By Sophie Ann
I stare at the gloomy reflection on my wall: the tired under-eyes growing dark with fatigue and messy hair shoved up in a halfhearted bun, not even attempting to reach on the desk for my brush. Want, desire, need: I’m longing for that one close hug that would lift every cloud that covers my happiness, that one scent of love, that can send me into an uncontrollable high of calm and emotion. I’m longing to feel something other than sadness and the long term effects of grief.
The unbearable effects of grief
Nothing happened. Just the blissful silence of a plane soaring through the sky, just the slow crinkle of my bed sheet. I let my arms go limp, still holding onto the corners I was ruffling. More tears run down my pale cheeks as all the built-up misery bursts out into the open privacy of my bedroom.
No reason, just the constant weight of the melancholy effects of grief, that remain, making every day the same. Every other person had it worse than me? Is that what makes my thoughts so unwanted and repetitive?

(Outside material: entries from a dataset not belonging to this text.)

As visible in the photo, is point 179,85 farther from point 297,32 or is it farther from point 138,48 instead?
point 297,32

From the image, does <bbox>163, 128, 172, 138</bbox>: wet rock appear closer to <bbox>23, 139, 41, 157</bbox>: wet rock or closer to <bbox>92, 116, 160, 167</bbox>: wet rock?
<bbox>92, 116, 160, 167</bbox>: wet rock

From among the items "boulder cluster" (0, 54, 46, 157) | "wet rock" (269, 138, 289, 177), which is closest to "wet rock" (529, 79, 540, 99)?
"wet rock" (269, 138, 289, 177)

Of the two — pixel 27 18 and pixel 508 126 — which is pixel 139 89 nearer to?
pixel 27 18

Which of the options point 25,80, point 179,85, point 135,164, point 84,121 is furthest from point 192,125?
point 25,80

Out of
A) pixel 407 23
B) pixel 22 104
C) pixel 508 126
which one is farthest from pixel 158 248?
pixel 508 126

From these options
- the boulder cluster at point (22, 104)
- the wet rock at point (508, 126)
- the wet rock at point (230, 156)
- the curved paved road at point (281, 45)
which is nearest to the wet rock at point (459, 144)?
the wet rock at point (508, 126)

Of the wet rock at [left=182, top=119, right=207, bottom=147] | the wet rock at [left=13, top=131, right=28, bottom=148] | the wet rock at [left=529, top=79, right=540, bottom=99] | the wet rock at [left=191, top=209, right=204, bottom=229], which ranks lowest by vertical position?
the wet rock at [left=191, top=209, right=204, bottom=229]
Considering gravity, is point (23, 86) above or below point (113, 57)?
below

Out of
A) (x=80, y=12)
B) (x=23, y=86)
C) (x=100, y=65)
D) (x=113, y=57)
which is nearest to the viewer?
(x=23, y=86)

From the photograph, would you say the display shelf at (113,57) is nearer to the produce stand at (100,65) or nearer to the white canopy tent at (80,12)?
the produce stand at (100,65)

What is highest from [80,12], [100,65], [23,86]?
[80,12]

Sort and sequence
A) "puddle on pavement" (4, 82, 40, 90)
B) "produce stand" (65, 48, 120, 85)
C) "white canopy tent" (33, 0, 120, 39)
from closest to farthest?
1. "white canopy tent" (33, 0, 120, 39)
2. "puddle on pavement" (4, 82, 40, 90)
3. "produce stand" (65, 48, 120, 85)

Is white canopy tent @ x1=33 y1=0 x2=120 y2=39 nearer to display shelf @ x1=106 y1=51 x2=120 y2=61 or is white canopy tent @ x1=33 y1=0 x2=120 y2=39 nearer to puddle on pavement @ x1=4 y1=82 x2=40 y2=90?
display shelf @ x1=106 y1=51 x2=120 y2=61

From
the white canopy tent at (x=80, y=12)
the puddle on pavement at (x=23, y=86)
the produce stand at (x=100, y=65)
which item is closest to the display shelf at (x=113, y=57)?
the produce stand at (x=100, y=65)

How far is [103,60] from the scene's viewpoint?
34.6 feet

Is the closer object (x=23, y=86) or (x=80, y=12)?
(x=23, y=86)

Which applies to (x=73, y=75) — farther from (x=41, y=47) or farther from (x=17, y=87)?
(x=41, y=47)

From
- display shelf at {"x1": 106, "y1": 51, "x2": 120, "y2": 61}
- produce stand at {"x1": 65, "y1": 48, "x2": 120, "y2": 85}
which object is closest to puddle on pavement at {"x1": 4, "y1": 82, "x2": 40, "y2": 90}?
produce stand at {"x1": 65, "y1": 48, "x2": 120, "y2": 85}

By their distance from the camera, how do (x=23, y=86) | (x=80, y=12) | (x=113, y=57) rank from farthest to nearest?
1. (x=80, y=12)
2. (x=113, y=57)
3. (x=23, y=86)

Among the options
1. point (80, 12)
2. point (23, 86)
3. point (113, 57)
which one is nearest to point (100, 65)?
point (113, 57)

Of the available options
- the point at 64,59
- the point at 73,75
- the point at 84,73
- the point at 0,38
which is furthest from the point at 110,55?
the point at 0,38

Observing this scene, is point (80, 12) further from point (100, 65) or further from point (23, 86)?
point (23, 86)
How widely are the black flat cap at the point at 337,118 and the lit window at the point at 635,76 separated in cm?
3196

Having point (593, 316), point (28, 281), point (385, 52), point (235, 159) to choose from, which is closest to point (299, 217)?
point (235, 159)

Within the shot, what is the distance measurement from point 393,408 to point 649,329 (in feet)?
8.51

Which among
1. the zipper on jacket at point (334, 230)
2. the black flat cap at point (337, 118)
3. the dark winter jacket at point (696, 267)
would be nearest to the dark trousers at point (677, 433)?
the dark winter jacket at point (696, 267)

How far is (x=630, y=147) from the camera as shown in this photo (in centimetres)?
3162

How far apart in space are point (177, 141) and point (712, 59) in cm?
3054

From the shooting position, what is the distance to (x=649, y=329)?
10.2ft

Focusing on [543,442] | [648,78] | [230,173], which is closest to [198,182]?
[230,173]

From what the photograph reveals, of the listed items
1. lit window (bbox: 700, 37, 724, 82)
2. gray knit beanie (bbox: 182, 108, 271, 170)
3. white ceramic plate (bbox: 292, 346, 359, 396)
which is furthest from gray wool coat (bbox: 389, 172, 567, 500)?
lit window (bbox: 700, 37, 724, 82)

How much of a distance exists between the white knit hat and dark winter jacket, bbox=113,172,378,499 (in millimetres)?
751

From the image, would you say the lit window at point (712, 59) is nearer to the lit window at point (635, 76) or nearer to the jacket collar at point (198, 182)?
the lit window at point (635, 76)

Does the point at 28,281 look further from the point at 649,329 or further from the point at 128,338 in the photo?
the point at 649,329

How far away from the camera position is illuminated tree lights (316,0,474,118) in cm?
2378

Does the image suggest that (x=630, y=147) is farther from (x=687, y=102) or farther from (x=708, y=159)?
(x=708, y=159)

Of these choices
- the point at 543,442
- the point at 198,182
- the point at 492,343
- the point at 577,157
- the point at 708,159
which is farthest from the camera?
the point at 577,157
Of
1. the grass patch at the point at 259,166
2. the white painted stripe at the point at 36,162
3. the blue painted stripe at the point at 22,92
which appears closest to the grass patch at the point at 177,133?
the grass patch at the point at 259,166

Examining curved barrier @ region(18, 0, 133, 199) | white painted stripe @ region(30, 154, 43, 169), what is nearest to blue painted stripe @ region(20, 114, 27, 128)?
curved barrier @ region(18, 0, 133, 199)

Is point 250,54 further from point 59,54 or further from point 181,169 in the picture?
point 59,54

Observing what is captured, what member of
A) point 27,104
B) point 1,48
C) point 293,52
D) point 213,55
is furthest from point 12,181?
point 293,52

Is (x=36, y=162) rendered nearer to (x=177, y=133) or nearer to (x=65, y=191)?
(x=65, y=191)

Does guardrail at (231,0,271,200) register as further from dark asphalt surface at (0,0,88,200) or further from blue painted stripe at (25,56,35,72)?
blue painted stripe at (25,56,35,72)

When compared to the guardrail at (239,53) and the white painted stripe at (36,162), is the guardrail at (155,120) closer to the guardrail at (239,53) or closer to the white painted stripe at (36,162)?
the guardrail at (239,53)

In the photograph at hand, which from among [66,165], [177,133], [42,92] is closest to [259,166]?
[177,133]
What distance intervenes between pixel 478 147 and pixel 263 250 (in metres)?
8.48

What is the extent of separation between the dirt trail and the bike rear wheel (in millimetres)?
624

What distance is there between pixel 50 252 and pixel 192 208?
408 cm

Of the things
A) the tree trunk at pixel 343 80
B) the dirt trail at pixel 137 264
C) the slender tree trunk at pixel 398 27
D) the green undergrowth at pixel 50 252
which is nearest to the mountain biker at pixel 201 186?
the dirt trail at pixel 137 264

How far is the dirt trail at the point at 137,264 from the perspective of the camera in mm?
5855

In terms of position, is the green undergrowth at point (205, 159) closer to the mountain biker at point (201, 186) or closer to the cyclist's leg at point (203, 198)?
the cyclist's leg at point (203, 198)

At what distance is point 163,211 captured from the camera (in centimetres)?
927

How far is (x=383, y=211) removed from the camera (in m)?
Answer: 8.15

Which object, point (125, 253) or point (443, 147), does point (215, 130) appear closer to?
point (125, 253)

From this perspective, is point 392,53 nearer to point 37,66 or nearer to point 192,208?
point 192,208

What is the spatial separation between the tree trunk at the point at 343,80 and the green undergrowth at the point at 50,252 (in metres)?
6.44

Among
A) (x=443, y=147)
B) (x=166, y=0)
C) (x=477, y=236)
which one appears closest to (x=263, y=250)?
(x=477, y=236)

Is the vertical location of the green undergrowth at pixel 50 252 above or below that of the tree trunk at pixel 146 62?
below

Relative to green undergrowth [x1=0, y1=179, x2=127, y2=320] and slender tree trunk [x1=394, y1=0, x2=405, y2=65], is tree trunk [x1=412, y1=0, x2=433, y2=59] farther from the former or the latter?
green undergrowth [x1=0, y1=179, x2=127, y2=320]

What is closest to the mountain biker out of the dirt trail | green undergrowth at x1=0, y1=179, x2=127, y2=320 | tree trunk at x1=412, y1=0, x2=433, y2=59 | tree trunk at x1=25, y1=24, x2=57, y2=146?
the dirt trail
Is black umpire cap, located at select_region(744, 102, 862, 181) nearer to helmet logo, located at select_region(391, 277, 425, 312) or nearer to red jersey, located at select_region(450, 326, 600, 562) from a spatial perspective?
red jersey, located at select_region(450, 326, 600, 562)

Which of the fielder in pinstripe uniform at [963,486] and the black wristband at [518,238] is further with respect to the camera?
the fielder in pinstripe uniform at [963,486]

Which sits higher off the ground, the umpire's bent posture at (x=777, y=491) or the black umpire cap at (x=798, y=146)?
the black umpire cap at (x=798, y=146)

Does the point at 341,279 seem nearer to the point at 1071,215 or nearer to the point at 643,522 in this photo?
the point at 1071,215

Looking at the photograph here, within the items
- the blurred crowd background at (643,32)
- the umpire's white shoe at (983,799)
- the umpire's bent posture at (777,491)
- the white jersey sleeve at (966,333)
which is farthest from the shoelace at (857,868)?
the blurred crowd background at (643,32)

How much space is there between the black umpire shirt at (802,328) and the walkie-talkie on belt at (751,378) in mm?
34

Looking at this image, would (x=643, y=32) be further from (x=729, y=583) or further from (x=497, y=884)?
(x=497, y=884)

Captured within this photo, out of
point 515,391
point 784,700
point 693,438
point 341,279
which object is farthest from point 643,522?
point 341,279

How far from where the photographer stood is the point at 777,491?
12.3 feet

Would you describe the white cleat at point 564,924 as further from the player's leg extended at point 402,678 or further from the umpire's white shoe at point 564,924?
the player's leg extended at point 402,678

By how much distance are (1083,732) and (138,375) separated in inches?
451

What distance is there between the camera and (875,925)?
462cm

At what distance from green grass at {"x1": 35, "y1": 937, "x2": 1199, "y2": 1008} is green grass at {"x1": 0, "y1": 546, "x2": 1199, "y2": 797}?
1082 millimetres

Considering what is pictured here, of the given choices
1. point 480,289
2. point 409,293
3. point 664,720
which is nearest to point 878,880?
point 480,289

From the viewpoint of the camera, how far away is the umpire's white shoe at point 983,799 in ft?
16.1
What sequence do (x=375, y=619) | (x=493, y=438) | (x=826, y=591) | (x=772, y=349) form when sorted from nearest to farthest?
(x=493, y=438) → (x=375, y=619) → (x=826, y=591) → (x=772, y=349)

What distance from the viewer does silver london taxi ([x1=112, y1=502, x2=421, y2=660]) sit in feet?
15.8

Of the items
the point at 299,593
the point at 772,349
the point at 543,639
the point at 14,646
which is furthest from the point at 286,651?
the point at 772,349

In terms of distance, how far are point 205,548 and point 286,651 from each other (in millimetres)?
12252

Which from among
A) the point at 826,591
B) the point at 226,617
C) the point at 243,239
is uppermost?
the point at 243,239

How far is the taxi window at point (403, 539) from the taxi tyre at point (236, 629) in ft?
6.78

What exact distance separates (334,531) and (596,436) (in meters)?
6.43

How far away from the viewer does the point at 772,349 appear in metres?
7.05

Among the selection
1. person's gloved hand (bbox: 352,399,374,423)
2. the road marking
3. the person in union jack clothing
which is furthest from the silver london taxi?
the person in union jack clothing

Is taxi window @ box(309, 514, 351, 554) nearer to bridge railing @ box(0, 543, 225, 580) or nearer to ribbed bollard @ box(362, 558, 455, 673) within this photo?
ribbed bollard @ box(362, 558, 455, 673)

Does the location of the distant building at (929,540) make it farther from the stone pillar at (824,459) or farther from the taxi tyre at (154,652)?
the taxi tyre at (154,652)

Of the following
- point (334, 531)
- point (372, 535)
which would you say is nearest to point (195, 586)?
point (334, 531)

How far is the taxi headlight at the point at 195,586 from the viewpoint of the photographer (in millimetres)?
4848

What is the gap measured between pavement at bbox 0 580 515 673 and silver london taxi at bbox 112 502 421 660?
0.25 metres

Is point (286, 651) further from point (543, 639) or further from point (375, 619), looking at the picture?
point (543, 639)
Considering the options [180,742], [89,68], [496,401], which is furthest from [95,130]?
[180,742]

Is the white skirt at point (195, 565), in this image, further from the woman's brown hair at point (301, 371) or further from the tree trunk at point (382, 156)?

I need to pick what I dream and what I make real
To die is too straightforward, too easy, yet full of thought. Every word written in that note has to be a memorable letter that spells out all the things I should have said. But they never would have been understood by the people who I should have trusted to tell.
Disappear in the unknown, run the furthest beach or take a train to somewhere picked from a hat. Just leave, and not be known where or why, or not know yourself where you are going. Forever the unplanned breakdowns and indented walls will stay. But I shall not – I need to pick what I dream and what I make real.